#### Extract ####

Every day just now it's torrential rain, still above 22C most days and still in t-shirts, but when it rains here, it goes on and on. Not much thunder and lightening, like in the summer, just constant heavy rain. All the water here comes from bore holes and is reckoned to be the cleanest in the world. The swimming pool, usually in need of a top up, is now nearly to the top! Looks like we are heading into South African Autumn! 

This is how it goes... 

Autumn comes in late February and stays till April in Johannesburg. During this season, rain does not fall regularly. Although the period remains warm, it is not too hot. Moreover, it turns into colder as the season progresses.
Winter comes for May to July in Johannesburg. The climate generally remains warm and dry. Temperatures in daytime may reach as high as 25°C. Moreover, the scenario changes rapidly during the evening. It can feel quite chilly and it is not unusual to experience freezing temperatures at night.  
In Johannesburg, spring arrives in August and continues till October.  The springtime weather is quite pleasant, calm and steady with little wind. People forget the grey winter as thousands of small, otherwise insignificant plants cover the plains in an iridescent carpet of flowers. 
In Johannesburg, summer begins in October and lasts till March. Warm and sunny days with unexpected downpours in this time. Although shower appears sudden, it does not stay for long. Average daytime temperatures remain at 28°C and evening temperatures stand pleasingly balmy. The weather officials often characterize summer in Johannesburg as hot, sunny weather - often with afternoon thunderstorms that clear swiftly, leaving a temperate and exclusively African smell in the air.

Sunday, 23 February 2014

Rocky Horror, Scottish Independence and excersise...

'Fun Seekers Johannesburg' has been our best discovery to date. There are 2,470 members and 120 organised events in the coming few months. Yesterday we went on a walking tour of Kensington, one of the old suburbs, with about 30 others, and last weekend it was a 9k hike with a similar size group with lunch after.

What a great way to meet people and to stretch your legs safely. If we hadn't found this group we'd have had to invent it. A walk in the countryside here just isn't safe for two, or even four. In England, it might seem crazy going for a walk with 50 others, but here it's a bloody good idea and one of the only ways you'll ever meet new people.

I miss the '6 Nations', what a game yesterday between England and Ireland. Now with the top 4 all on 4 points, we can look forward to the final two games without a clue who will top the table.

In two weeks time we have…

Ireland    v  Italy
Scotland v  France
England  v  Wales

A sure win for Ireland and France, but will the Welsh topple the English?

A week later…

Italy    v England
Wales v Scotland
France v Ireland

Wins for England and Wales you would think, but if the Irish can win in Paris, the title is theirs! I think this will go the the very last game.

Went to see the Rocky Horror show for the very first time a couple of weeks ago, not really knowing what to expect. On our left sat a lovely couple, Oliver and Chantel, and on our right, a couple who didn't want to be there. Well I was blown away by the whole thing and to cap it all, the star of the show came out front to meet the audience on the way out. Frank N Furter, thank you! This is a must before you die, and if you die during it, believe me the show will go on!

For the past 3 weeks I've been editing my film on Final Cut Pro, which has to be handed in before 24th May so that I can graduate in July. Imagine watching a film once, and then having to watch every frame, backwards and forwards dozens of times, using video and audio filters, chopping bits,
adding effects, an endless list of manoeuvrings until you get 'your final baby', that you are proud of, but hate! Almost complete, I've submitted a copy to the Cumbria Wildlife Trust, who have suggested minor changes, but overall are delighted to commend it. Another 2 weeks now should see the paperwork complete, then I'll sit back and wonder what I used to do before I started that!

#### Information provided ####

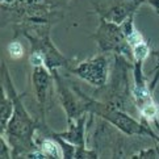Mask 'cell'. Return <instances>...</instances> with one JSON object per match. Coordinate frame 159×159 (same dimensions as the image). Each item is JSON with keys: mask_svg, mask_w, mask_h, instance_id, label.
Masks as SVG:
<instances>
[{"mask_svg": "<svg viewBox=\"0 0 159 159\" xmlns=\"http://www.w3.org/2000/svg\"><path fill=\"white\" fill-rule=\"evenodd\" d=\"M32 63L33 65H41L42 63V57L39 54H34L32 57Z\"/></svg>", "mask_w": 159, "mask_h": 159, "instance_id": "obj_6", "label": "cell"}, {"mask_svg": "<svg viewBox=\"0 0 159 159\" xmlns=\"http://www.w3.org/2000/svg\"><path fill=\"white\" fill-rule=\"evenodd\" d=\"M142 112H143V115L146 117H151V116H154L155 113H157V108L152 105V104H149L147 107L143 108V111H142Z\"/></svg>", "mask_w": 159, "mask_h": 159, "instance_id": "obj_4", "label": "cell"}, {"mask_svg": "<svg viewBox=\"0 0 159 159\" xmlns=\"http://www.w3.org/2000/svg\"><path fill=\"white\" fill-rule=\"evenodd\" d=\"M9 53H11V55H12L13 58H19V57H21L22 55V48H21V45L17 43V42L11 43L9 45Z\"/></svg>", "mask_w": 159, "mask_h": 159, "instance_id": "obj_3", "label": "cell"}, {"mask_svg": "<svg viewBox=\"0 0 159 159\" xmlns=\"http://www.w3.org/2000/svg\"><path fill=\"white\" fill-rule=\"evenodd\" d=\"M129 39L132 43H141V36L138 33H133V34L129 37Z\"/></svg>", "mask_w": 159, "mask_h": 159, "instance_id": "obj_5", "label": "cell"}, {"mask_svg": "<svg viewBox=\"0 0 159 159\" xmlns=\"http://www.w3.org/2000/svg\"><path fill=\"white\" fill-rule=\"evenodd\" d=\"M134 54H135V58L142 61L146 58L147 55V48L145 46L143 43H138L137 46H135V50H134Z\"/></svg>", "mask_w": 159, "mask_h": 159, "instance_id": "obj_2", "label": "cell"}, {"mask_svg": "<svg viewBox=\"0 0 159 159\" xmlns=\"http://www.w3.org/2000/svg\"><path fill=\"white\" fill-rule=\"evenodd\" d=\"M42 149L45 151V154H48L50 157H55V158H61V150H59V147L57 146L54 142L52 141H45L43 142V145H42Z\"/></svg>", "mask_w": 159, "mask_h": 159, "instance_id": "obj_1", "label": "cell"}]
</instances>
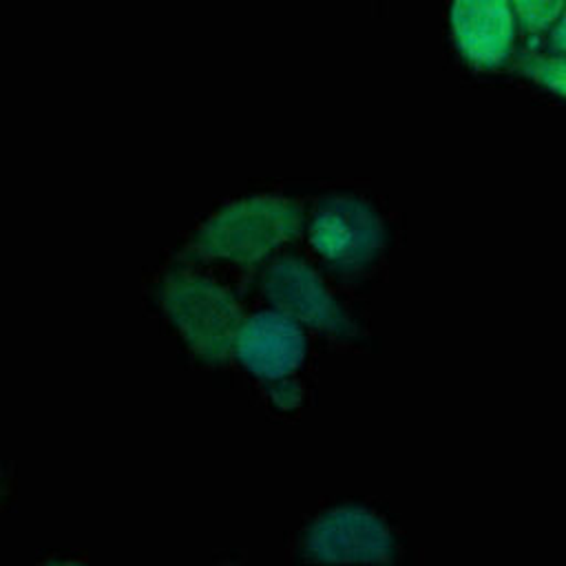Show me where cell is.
Segmentation results:
<instances>
[{
  "mask_svg": "<svg viewBox=\"0 0 566 566\" xmlns=\"http://www.w3.org/2000/svg\"><path fill=\"white\" fill-rule=\"evenodd\" d=\"M265 385H268L270 400L279 409H294L301 402V398H303V387L292 376L274 380V382H265Z\"/></svg>",
  "mask_w": 566,
  "mask_h": 566,
  "instance_id": "10",
  "label": "cell"
},
{
  "mask_svg": "<svg viewBox=\"0 0 566 566\" xmlns=\"http://www.w3.org/2000/svg\"><path fill=\"white\" fill-rule=\"evenodd\" d=\"M307 237L327 265L352 272L380 254L387 232L369 199L354 192H329L314 203Z\"/></svg>",
  "mask_w": 566,
  "mask_h": 566,
  "instance_id": "3",
  "label": "cell"
},
{
  "mask_svg": "<svg viewBox=\"0 0 566 566\" xmlns=\"http://www.w3.org/2000/svg\"><path fill=\"white\" fill-rule=\"evenodd\" d=\"M159 303L190 352L212 365L234 356L245 314L230 290L195 272H170L161 279Z\"/></svg>",
  "mask_w": 566,
  "mask_h": 566,
  "instance_id": "2",
  "label": "cell"
},
{
  "mask_svg": "<svg viewBox=\"0 0 566 566\" xmlns=\"http://www.w3.org/2000/svg\"><path fill=\"white\" fill-rule=\"evenodd\" d=\"M451 33L467 60L500 66L513 55L517 18L506 0H458L449 9Z\"/></svg>",
  "mask_w": 566,
  "mask_h": 566,
  "instance_id": "7",
  "label": "cell"
},
{
  "mask_svg": "<svg viewBox=\"0 0 566 566\" xmlns=\"http://www.w3.org/2000/svg\"><path fill=\"white\" fill-rule=\"evenodd\" d=\"M301 551L323 566H387L396 557V537L374 509L340 504L312 520Z\"/></svg>",
  "mask_w": 566,
  "mask_h": 566,
  "instance_id": "4",
  "label": "cell"
},
{
  "mask_svg": "<svg viewBox=\"0 0 566 566\" xmlns=\"http://www.w3.org/2000/svg\"><path fill=\"white\" fill-rule=\"evenodd\" d=\"M548 42H551L548 51L566 55V2H564V9H562V15H559L557 24L553 27V31L548 35Z\"/></svg>",
  "mask_w": 566,
  "mask_h": 566,
  "instance_id": "11",
  "label": "cell"
},
{
  "mask_svg": "<svg viewBox=\"0 0 566 566\" xmlns=\"http://www.w3.org/2000/svg\"><path fill=\"white\" fill-rule=\"evenodd\" d=\"M53 566H75V564H53Z\"/></svg>",
  "mask_w": 566,
  "mask_h": 566,
  "instance_id": "12",
  "label": "cell"
},
{
  "mask_svg": "<svg viewBox=\"0 0 566 566\" xmlns=\"http://www.w3.org/2000/svg\"><path fill=\"white\" fill-rule=\"evenodd\" d=\"M298 228L301 208L292 197L279 192L241 195L201 221L188 252L245 265L290 241Z\"/></svg>",
  "mask_w": 566,
  "mask_h": 566,
  "instance_id": "1",
  "label": "cell"
},
{
  "mask_svg": "<svg viewBox=\"0 0 566 566\" xmlns=\"http://www.w3.org/2000/svg\"><path fill=\"white\" fill-rule=\"evenodd\" d=\"M513 64L517 73H522L531 82L566 99V55L531 49V51H520Z\"/></svg>",
  "mask_w": 566,
  "mask_h": 566,
  "instance_id": "8",
  "label": "cell"
},
{
  "mask_svg": "<svg viewBox=\"0 0 566 566\" xmlns=\"http://www.w3.org/2000/svg\"><path fill=\"white\" fill-rule=\"evenodd\" d=\"M305 354L303 325L276 310L245 316L234 345V358L241 367L263 382L290 378L303 365Z\"/></svg>",
  "mask_w": 566,
  "mask_h": 566,
  "instance_id": "6",
  "label": "cell"
},
{
  "mask_svg": "<svg viewBox=\"0 0 566 566\" xmlns=\"http://www.w3.org/2000/svg\"><path fill=\"white\" fill-rule=\"evenodd\" d=\"M261 290L272 303V310L290 316L298 325L334 338H354L358 334L356 321L329 292L318 272L294 254H279L265 265Z\"/></svg>",
  "mask_w": 566,
  "mask_h": 566,
  "instance_id": "5",
  "label": "cell"
},
{
  "mask_svg": "<svg viewBox=\"0 0 566 566\" xmlns=\"http://www.w3.org/2000/svg\"><path fill=\"white\" fill-rule=\"evenodd\" d=\"M564 2L557 0H520L513 2V11L517 18V24L535 35L548 33L553 31V27L557 24L559 15H562Z\"/></svg>",
  "mask_w": 566,
  "mask_h": 566,
  "instance_id": "9",
  "label": "cell"
}]
</instances>
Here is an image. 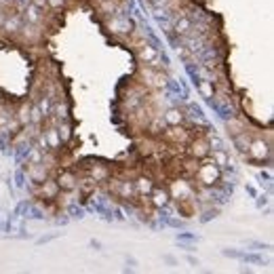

####

- [Goal]:
Carry on the Johannesburg blog post from its final sentence. The data has no connection to the Johannesburg blog post.

- [Result]:
Things have really picked up on the business side down here, after meetings last week. All I can say is, it involves a royal family, a company based in Switzerland and a member of the ANC. In South Africa, you have to be prepared to change horses by the hour and don't ever think you know what's coming the other way. My Dad once said, "When your life becomes predictable, change it". Well he actually said, "end it", but I'm a little more optimistic than he was. Thanks Dad, nothing predictable going on here!

Speaking as an Irish Republican :-) The English continue to do an amazing media job, guaranteeing they will never have to share Scotland's oil reserves with the Scottish. While people in Ukraine look to have finally grasped control of their own destiny, the Scottish poodle continues to cry for bones at the backdoor of Downing Street. Sad to see the people singing their hearts out at Murrayfield…"Oh flower of Scotland, when will we see yer likes again…" The answer of course being, 'Never!' Until you're brave enough, "To be a nation again" you'll remain like Essex, a county of England.

Friday, 7 February 2014

How long is looooooooooong??

We went to the post office today, it's always an experience but a classic example of how, 'nothing is ever rushed in Africa!' There's a poster at the counter saying, 'How did we do today?' You wouldn't dare tell them! Another poster gives you a detailed list on how to complain if the service doesn't meet your expectations; but of course, it always meets your expectations!

There's about 12 service points but never more than 3 opened. The queue is usually out the door, but you can be lucky as we were today. We just wanted to post a birthday card to James, Beverley's eldest son. I explained at the counter that I wanted to post this letter, first class airmail to England. The teller explained that there was a postal strike on, so not to bother posting it. I told him that it wouldn't arrive in time anyway, so we wouldn't mind if it was delayed. He said it would be a loooong strike. I'd heard this before. When African's say 'long', it is a relatively short time compared to 'loooong', and if it's 'loooooooooooong', then that's very, very long. I said we'd post it anyway and at least it would get there one day! He laughed and said, "No, it will never get there, you are wasting your money" and refused to take the letter, nodding to the next person to step forward. As I left, the South African guy who I'd been talking to earlier in the queue explained in more detail.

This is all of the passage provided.